### Отрывок текста
***
Иногда случалось, что первая идея принадлежала ему. Если я ее не понимала и была не согласна, я редко следовала за ней, пока не убеждалась в ее правоте. Так же и он, и тогда происходили между нами ссоры, мало похожие на обычно-супружеские. Моя беда была в том, что я, особенно в молодости, не умела найти нужные аргументы, чтобы доказать неправильность его идеи в том или другом его произведении, и оказывалась побитой. Я не понимала, например, что идея «двойственности», которую он развивал в романе «Леонардо» («небо внизу — небо вверху»), необходимая фаза его роста: идея казалась мне фальшивой, и я (слишком для него рано) принялась ему это доказывать. Конечно, не сумела, и кончилась эта наша «сцена» для меня, вообще никогда не плачущей, — слезами. А уж это — какое же доказательство. Через годы он доказательства нашел сам, и такие блестящие, до каких я бы и впоследствии, вероятно, не додумалась.
***
### Исходные данные
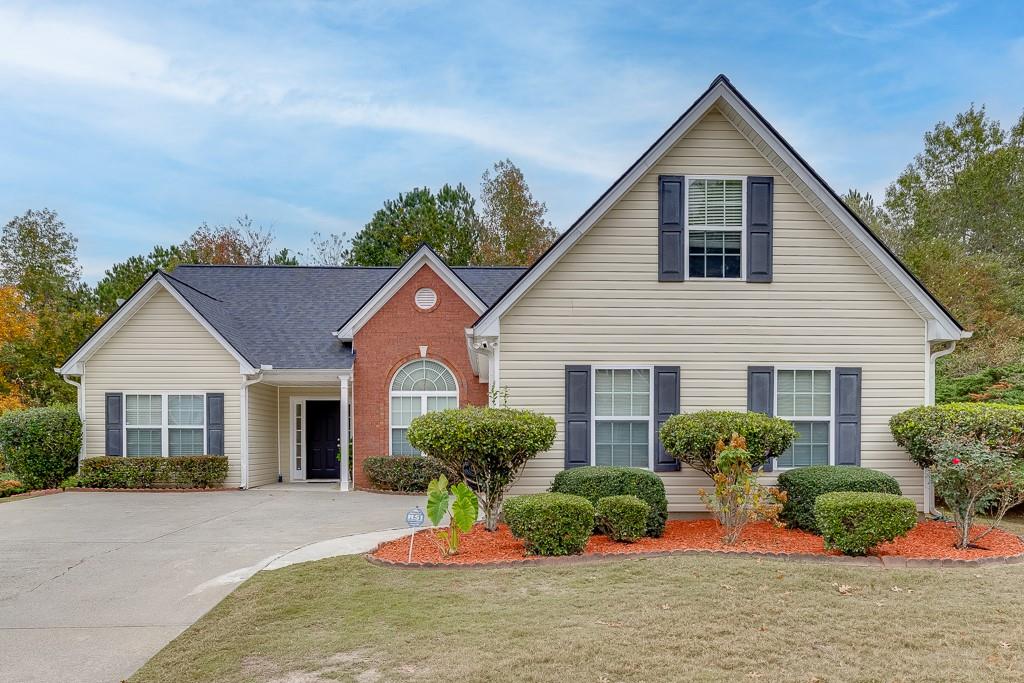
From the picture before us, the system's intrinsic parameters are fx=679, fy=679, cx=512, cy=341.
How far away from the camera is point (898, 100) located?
25641mm

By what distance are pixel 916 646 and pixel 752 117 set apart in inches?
294

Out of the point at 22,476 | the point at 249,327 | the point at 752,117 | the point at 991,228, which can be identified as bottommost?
***
### Условие задания
Чем, согласно отрывку текста, закончилась «сцена» из-за идеи «двойственности» в романе «Леонардо»?

### Поле ответа
Она закончилась слезами.